The grid will save Bank of America in the neighborhood of tens of millions of dollars in hardware expenses alone.

The Global Corporate and Investment Banking (GCIB) group at Bank of America (Charlotte, N.C., $1.1 trillion in assets) has successfully deployed grid technology using software from DataSynapse (New York).

In a presentation to the Global Grid Forum in Boston, a Bank of America technologist described the bank's grid deployment, which now reaches several major business units around the globe. "One year ago, we were just Chicago and London—we added Tokyo, Charlotte and New York," said Mike Oltman, vice president, advantage risk processing development, Bank of America. "It's a huge success for the technology and the business."

Bank of America currently has over 3,000 dedicated "engines" running application code for production tasks, and an additional 3,000 machines -- mostly user workstations and development servers -- linked to the grid for nonproduction needs.

From a technical standpoint, each engine consists of a CPU blade computer running a C++ analytics package contained within a Java interface. These engines can be accessed through a standard application-program interface (API) made available to developers across the company. Behind the scenes, "broker" software handles task scheduling and resource deployment for the engines. At a higher level, "director" software handles automatic load balancing of engines between brokers. Not only can departments within a single location use the slack capacity of computing resources in other departments, but the grid extends across oceans to supply computing capacity on a global basis.

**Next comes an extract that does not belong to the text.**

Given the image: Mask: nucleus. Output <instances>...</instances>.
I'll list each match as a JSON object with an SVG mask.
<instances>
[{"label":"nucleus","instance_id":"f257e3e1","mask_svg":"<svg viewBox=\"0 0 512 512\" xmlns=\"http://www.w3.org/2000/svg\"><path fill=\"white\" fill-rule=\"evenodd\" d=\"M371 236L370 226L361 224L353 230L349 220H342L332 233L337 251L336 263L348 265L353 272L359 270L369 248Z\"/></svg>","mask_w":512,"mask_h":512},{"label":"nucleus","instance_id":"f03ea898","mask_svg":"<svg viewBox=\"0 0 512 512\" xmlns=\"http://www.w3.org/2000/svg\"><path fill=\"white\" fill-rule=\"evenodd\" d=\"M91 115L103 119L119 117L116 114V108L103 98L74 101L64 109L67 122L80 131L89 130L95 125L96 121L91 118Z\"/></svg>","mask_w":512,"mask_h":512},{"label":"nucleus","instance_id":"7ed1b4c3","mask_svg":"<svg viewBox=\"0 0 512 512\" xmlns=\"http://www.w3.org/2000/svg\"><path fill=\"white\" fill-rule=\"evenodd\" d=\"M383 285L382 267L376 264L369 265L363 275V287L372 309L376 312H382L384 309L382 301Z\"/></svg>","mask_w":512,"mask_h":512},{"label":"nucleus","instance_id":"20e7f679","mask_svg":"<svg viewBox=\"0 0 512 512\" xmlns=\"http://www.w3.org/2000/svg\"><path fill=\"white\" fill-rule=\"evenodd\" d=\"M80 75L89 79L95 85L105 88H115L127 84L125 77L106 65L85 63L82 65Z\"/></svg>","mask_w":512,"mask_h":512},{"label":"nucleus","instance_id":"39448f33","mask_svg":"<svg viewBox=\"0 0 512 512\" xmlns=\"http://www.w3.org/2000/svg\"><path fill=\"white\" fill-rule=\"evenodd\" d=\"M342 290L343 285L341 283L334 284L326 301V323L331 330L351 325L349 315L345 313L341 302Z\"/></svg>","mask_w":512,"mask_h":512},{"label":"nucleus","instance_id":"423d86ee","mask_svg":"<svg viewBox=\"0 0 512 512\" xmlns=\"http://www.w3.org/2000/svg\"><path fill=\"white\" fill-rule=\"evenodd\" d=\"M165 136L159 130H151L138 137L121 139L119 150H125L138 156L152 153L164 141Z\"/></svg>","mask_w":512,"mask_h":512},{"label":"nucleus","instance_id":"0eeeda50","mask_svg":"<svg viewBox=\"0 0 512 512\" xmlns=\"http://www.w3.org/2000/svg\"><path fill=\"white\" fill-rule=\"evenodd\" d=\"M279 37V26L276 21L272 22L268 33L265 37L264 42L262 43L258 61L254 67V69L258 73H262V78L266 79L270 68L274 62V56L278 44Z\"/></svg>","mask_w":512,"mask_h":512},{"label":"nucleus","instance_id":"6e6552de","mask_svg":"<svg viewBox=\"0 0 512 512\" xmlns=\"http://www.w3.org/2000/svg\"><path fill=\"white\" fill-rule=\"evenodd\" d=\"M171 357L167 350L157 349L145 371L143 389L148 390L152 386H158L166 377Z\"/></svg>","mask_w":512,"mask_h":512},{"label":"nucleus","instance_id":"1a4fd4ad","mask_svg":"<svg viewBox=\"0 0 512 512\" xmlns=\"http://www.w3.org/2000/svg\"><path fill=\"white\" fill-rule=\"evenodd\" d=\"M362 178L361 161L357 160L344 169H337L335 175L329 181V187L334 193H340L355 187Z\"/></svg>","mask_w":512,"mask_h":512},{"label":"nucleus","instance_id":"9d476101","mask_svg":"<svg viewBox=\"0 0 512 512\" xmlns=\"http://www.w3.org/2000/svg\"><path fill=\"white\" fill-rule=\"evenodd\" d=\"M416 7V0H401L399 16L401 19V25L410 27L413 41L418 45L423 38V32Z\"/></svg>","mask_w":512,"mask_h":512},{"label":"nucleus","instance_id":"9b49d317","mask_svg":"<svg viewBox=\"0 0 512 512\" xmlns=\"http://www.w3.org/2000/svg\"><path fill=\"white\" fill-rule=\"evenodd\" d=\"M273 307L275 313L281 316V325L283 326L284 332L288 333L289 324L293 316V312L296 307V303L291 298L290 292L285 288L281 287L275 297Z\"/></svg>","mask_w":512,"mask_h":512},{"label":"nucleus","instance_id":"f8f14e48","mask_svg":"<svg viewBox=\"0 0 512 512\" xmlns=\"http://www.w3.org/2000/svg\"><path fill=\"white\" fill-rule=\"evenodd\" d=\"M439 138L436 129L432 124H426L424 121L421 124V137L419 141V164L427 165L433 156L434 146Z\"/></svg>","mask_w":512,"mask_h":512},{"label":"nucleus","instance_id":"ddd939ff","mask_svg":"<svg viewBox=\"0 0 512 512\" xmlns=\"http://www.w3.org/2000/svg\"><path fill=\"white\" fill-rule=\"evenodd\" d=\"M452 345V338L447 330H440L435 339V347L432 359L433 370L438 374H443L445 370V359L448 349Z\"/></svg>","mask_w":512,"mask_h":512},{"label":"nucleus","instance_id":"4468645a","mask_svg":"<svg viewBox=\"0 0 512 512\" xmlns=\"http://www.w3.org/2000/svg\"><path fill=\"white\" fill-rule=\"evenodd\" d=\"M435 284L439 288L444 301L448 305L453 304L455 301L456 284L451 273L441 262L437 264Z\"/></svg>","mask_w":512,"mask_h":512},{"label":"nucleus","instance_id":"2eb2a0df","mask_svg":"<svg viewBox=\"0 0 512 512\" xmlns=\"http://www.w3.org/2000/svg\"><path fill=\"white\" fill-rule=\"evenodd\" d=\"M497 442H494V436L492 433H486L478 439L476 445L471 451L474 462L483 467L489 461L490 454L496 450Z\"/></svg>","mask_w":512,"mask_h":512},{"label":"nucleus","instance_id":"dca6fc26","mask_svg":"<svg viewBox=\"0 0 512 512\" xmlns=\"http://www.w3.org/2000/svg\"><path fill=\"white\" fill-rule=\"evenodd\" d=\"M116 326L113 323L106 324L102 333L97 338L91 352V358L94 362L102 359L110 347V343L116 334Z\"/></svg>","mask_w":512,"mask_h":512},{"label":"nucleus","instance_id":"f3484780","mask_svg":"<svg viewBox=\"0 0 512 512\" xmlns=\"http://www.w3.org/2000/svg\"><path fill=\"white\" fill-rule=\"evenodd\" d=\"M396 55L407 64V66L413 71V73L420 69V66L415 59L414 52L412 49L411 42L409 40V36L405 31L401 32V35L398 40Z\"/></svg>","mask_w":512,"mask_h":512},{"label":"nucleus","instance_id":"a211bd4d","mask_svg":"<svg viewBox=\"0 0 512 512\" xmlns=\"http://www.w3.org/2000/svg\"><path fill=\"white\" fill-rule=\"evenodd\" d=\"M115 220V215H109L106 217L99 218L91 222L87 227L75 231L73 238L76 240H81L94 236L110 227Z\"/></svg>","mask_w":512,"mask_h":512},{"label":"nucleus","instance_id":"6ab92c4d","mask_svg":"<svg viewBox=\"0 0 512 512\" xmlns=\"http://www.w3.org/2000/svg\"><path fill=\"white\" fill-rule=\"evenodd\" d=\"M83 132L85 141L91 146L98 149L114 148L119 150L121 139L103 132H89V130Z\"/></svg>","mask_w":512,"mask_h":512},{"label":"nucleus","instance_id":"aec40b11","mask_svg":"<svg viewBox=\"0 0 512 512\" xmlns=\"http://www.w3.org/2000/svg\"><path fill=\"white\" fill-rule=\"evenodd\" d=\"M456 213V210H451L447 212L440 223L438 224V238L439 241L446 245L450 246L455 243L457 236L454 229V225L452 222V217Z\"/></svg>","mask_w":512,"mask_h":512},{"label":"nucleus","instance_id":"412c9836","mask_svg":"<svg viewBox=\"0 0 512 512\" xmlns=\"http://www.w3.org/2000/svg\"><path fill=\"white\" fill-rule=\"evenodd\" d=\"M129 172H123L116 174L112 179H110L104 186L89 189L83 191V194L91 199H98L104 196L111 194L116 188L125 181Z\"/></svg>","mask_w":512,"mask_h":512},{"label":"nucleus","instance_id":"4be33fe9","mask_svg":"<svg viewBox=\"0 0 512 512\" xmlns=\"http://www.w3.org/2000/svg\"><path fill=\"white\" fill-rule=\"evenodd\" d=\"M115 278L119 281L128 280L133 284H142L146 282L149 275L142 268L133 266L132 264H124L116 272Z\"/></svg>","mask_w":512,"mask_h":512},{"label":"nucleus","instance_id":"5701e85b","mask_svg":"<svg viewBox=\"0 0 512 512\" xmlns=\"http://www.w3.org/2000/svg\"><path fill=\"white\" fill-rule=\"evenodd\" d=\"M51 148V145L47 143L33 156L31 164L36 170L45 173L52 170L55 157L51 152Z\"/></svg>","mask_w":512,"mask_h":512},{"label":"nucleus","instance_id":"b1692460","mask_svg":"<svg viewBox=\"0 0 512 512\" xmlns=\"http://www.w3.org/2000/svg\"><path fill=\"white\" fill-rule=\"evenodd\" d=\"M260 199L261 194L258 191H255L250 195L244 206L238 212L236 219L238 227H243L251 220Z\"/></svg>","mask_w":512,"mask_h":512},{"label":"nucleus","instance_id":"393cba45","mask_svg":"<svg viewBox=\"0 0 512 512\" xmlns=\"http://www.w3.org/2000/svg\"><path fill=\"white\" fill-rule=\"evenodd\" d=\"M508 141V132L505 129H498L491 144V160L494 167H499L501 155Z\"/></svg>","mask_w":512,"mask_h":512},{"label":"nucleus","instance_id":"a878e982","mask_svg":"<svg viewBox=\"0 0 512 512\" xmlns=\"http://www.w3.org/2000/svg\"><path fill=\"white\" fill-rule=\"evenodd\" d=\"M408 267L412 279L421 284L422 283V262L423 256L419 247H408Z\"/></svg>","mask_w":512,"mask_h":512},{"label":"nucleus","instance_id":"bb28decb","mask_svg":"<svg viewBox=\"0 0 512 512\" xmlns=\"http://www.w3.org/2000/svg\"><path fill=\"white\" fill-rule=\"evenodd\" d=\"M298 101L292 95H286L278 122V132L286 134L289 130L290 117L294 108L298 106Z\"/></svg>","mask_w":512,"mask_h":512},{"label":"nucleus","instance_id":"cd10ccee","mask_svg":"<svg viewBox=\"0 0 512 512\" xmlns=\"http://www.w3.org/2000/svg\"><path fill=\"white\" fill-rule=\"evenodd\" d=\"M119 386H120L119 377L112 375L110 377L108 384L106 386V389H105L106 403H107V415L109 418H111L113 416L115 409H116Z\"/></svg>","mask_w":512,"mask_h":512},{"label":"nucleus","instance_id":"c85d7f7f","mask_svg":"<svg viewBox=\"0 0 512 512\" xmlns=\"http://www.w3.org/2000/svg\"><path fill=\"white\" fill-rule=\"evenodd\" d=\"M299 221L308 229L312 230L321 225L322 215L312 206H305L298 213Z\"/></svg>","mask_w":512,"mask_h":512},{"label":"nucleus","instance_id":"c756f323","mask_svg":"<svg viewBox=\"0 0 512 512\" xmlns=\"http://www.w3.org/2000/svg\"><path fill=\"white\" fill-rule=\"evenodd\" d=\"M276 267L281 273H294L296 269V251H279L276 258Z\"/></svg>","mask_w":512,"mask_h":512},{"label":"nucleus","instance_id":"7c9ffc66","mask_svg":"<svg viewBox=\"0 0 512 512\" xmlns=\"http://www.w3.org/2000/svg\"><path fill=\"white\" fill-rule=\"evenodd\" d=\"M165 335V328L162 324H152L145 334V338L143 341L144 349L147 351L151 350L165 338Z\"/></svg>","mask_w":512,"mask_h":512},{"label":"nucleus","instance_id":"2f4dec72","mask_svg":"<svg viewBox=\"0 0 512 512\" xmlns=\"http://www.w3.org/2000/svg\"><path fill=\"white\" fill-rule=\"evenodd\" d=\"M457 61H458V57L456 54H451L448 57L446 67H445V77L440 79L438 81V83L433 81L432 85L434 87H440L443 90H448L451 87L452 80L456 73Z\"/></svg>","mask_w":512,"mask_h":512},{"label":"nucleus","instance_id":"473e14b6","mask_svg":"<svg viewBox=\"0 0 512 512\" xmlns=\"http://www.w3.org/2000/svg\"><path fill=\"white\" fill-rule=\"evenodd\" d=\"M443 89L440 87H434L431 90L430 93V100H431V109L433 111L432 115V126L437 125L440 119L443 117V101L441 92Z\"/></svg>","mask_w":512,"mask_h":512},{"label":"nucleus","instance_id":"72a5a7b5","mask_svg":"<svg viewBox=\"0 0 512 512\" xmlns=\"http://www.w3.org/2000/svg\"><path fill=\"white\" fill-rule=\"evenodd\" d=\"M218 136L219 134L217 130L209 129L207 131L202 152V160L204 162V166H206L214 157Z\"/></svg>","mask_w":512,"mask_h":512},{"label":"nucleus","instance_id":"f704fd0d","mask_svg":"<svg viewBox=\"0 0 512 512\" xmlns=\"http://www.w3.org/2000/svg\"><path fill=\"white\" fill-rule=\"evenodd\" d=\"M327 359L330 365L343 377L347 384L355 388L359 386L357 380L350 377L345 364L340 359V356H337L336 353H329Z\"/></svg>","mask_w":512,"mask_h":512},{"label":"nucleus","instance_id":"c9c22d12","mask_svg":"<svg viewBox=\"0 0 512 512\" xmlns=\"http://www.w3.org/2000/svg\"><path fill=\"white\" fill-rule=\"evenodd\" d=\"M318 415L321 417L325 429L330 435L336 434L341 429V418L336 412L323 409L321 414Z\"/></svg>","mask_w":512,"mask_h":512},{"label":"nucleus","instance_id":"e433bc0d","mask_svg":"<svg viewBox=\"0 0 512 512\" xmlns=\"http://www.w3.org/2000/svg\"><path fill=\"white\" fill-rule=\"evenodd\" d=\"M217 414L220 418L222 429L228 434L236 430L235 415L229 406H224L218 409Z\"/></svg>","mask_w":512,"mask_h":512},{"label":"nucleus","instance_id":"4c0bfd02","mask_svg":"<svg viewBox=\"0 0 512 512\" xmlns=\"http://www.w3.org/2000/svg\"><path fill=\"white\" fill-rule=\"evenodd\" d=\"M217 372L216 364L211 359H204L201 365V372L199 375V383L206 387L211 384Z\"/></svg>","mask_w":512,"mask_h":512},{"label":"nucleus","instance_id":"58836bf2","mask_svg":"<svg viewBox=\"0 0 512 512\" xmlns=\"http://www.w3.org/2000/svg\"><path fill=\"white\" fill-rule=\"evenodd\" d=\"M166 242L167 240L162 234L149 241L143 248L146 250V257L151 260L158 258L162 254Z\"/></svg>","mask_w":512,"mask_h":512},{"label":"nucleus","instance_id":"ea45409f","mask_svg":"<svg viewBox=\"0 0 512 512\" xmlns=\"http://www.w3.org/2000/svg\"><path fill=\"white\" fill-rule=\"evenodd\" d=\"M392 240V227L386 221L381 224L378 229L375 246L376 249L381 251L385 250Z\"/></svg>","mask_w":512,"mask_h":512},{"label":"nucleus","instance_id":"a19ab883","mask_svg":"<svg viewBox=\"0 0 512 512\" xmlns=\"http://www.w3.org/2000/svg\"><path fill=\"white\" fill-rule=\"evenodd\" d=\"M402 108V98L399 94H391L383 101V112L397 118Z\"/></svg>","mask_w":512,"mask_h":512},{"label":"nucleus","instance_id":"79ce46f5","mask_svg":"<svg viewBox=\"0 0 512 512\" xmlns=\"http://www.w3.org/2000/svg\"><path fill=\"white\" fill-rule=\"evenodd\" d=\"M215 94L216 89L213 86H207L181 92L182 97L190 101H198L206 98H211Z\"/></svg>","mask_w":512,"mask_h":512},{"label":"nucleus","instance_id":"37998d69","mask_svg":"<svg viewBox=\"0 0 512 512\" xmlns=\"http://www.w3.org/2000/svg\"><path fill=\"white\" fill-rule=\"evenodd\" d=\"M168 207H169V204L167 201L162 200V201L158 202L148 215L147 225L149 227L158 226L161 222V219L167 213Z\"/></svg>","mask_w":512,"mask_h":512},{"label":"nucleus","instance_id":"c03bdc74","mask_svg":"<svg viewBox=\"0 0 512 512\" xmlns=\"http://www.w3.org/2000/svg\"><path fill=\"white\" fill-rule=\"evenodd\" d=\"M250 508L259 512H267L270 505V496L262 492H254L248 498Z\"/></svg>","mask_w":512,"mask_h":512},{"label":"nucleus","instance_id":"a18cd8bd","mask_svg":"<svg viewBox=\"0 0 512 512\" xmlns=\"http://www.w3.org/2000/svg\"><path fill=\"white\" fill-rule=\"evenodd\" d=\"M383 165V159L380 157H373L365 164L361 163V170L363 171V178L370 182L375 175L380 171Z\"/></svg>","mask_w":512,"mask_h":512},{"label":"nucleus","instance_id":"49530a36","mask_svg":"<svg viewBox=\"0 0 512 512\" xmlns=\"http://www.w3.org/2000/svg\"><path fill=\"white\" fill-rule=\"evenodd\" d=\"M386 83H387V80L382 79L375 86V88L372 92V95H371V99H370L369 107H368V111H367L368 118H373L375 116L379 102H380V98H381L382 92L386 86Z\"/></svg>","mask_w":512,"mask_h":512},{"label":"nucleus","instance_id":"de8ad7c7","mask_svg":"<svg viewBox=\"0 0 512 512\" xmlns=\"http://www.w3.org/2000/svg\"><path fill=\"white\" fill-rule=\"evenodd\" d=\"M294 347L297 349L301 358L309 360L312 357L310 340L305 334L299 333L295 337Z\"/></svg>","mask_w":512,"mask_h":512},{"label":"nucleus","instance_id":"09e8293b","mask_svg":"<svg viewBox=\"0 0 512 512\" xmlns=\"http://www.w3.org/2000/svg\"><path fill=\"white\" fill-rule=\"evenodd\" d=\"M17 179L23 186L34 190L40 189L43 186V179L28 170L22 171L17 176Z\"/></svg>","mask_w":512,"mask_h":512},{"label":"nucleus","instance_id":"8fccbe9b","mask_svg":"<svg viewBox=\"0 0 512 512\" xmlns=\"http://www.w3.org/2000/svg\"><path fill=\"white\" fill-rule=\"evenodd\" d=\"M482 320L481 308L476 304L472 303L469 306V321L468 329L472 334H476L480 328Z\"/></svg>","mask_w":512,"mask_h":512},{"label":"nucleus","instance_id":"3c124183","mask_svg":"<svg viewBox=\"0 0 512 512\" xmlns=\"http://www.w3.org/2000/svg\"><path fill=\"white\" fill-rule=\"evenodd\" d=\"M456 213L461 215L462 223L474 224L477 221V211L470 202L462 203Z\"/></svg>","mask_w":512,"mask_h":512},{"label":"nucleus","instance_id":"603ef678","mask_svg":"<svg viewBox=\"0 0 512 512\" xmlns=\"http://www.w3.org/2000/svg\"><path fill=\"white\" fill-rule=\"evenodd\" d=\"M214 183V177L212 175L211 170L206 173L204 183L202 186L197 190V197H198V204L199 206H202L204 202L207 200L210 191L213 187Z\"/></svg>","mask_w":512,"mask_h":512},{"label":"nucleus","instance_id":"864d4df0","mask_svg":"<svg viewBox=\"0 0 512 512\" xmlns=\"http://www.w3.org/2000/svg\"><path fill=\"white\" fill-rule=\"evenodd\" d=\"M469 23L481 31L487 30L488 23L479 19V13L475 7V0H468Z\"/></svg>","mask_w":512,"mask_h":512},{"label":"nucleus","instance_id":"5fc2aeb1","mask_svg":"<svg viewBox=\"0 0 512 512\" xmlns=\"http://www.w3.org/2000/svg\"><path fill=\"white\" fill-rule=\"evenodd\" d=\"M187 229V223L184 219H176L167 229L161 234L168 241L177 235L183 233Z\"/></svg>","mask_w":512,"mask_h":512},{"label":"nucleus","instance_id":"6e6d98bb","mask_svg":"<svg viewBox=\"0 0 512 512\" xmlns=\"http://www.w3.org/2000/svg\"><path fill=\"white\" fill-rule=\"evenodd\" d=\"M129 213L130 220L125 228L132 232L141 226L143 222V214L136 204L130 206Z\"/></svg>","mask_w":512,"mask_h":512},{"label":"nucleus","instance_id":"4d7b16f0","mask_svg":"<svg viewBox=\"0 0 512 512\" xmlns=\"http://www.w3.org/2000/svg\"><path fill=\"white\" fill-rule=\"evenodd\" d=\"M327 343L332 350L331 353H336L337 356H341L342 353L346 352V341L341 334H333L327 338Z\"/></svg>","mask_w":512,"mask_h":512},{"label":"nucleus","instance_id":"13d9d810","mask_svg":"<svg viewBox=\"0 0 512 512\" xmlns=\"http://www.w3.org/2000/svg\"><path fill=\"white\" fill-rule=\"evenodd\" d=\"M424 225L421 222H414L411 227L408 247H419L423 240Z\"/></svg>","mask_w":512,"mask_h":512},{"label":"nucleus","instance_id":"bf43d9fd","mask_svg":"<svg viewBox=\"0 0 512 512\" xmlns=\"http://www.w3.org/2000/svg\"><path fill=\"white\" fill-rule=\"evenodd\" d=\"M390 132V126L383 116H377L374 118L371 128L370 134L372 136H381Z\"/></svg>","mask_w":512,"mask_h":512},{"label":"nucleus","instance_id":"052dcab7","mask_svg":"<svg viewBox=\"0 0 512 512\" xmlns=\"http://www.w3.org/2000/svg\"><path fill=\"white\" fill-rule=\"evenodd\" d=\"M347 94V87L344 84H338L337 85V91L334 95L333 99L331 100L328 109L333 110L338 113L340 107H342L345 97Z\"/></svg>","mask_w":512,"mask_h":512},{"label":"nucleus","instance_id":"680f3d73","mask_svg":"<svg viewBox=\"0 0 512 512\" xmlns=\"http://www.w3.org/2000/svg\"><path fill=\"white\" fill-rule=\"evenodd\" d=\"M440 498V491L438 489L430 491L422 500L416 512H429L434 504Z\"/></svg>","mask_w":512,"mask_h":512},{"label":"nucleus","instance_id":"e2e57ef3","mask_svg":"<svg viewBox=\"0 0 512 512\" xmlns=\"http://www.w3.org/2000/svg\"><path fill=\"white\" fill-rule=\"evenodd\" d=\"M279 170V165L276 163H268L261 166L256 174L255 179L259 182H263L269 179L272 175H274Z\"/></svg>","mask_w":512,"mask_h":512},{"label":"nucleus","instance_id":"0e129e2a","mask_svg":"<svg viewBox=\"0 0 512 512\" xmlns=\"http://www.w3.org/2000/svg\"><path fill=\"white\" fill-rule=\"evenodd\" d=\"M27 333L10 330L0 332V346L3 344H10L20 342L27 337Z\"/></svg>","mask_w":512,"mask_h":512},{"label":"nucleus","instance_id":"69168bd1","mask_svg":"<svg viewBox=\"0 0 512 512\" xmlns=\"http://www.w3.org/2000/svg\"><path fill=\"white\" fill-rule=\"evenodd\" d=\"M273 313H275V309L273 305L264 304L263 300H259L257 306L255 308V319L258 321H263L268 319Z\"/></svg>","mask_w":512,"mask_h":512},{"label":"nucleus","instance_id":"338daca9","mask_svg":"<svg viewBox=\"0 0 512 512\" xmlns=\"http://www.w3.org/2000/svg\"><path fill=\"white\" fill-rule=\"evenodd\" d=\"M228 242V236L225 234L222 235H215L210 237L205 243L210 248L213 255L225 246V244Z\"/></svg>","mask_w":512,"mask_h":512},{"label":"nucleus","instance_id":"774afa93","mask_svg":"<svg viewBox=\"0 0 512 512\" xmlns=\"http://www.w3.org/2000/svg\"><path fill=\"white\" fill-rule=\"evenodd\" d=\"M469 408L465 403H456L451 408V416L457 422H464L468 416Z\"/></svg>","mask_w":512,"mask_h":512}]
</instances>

The grid will save Bank of America in the neighborhood of tens of millions of dollars in hardware expenses over three years, according to Oltman. Other benefits include simpler deployment of new hardware, higher hardware reliability and standardized development resources.

The attendant business benefits come from the ability of traders and risk managers to get more work done, and thus gain greater insights. "The more data you get, the more you understand what's happening in your market," said Oltman. "They're coming up with things they never tried before."

The grid proved its worth from the beginning. Even with only 80 engines in the Chicago office's grid, it was able to handle a "really nasty Bermudan [option]" involving 1 million calculations in 40 minutes instead of 4 hours. As the grid has bulked up, that's been reduced even further, to 20 minutes.

As the business benefits of the grid become apparent, it's ready to spread beyond the GCIB group into other areas of Bank of America. Already, the bankers in Charlotte have tapped into the grid, and it's likely that there will be more interest given the demonstrated successes. "There's a lot more work outside of GCIB … consumer banking,real estate banking and other investment banking," said Oltman. "There are a lot of places where they do computation, data grids and reporting."

"We want to keep expanding because the business will use it," noted Oltman. "We've proven it, and the business likes it."